**Task:** Are you able to retype all the records below exactly?

**Dataset entries:**
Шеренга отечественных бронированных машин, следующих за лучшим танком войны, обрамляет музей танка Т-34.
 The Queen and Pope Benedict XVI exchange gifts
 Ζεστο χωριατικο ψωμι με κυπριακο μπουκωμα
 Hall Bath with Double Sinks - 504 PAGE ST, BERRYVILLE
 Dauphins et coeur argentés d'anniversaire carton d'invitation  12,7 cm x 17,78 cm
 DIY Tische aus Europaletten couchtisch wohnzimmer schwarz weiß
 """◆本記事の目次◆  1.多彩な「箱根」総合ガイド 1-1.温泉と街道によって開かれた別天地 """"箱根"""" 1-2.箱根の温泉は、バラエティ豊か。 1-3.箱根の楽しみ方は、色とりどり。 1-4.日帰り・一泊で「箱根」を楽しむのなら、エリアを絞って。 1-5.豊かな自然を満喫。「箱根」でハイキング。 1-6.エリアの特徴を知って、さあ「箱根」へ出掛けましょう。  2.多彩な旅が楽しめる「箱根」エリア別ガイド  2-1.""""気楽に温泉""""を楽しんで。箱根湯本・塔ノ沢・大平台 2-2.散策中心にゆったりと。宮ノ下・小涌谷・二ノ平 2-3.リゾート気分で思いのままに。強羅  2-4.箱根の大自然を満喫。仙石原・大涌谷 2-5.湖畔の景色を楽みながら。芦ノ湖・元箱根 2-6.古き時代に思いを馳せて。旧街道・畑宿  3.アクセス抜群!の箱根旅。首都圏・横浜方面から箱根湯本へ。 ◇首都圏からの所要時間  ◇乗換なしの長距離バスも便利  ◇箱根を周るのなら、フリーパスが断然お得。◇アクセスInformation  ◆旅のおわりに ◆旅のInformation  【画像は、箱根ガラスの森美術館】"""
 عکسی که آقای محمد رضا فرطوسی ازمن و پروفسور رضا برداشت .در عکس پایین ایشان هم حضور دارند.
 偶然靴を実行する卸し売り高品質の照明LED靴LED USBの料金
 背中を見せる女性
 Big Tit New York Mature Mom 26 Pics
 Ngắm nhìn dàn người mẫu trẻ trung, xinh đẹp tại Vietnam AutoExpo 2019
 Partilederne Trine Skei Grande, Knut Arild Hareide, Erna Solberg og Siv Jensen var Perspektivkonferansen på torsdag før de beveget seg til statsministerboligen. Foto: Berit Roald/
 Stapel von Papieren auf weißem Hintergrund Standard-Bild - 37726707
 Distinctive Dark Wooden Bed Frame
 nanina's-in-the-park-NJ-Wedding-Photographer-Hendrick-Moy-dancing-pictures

**Response to this exercise:**
Шеренга отечественных бронированных машин, следующих за лучшим танком войны, обрамляет музей танка Т-34.
 The Queen and Pope Benedict XVI exchange gifts
 Ζεστο χωριατικο ψωμι με κυπριακο μπουκωμα
 Hall Bath with Double Sinks - 504 PAGE ST, BERRYVILLE
 Dauphins et coeur argentés d'anniversaire carton d'invitation  12,7 cm x 17,78 cm
 DIY Tische aus Europaletten couchtisch wohnzimmer schwarz weiß
 """◆本記事の目次◆  1.多彩な「箱根」総合ガイド 1-1.温泉と街道によって開かれた別天地 """"箱根"""" 1-2.箱根の温泉は、バラエティ豊か。 1-3.箱根の楽しみ方は、色とりどり。 1-4.日帰り・一泊で「箱根」を楽しむのなら、エリアを絞って。 1-5.豊かな自然を満喫。「箱根」でハイキング。 1-6.エリアの特徴を知って、さあ「箱根」へ出掛けましょう。  2.多彩な旅が楽しめる「箱根」エリア別ガイド  2-1.""""気楽に温泉""""を楽しんで。箱根湯本・塔ノ沢・大平台 2-2.散策中心にゆったりと。宮ノ下・小涌谷・二ノ平 2-3.リゾート気分で思いのままに。強羅  2-4.箱根の大自然を満喫。仙石原・大涌谷 2-5.湖畔の景色を楽みながら。芦ノ湖・元箱根 2-6.古き時代に思いを馳せて。旧街道・畑宿  3.アクセス抜群!の箱根旅。首都圏・横浜方面から箱根湯本へ。 ◇首都圏からの所要時間  ◇乗換なしの長距離バスも便利  ◇箱根を周るのなら、フリーパスが断然お得。◇アクセスInformation  ◆旅のおわりに ◆旅のInformation  【画像は、箱根ガラスの森美術館】"""
 عکسی که آقای محمد رضا فرطوسی ازمن و پروفسور رضا برداشت .در عکس پایین ایشان هم حضور دارند.
 偶然靴を実行する卸し売り高品質の照明LED靴LED USBの料金
 背中を見せる女性
 Big Tit New York Mature Mom 26 Pics
 Ngắm nhìn dàn người mẫu trẻ trung, xinh đẹp tại Vietnam AutoExpo 2019
 Partilederne Trine Skei Grande, Knut Arild Hareide, Erna Solberg og Siv Jensen var Perspektivkonferansen på torsdag før de beveget seg til statsministerboligen. Foto: Berit Roald/
 Stapel von Papieren auf weißem Hintergrund Standard-Bild - 37726707
 Distinctive Dark Wooden Bed Frame
 nanina's-in-the-park-NJ-Wedding-Photographer-Hendrick-Moy-dancing-pictures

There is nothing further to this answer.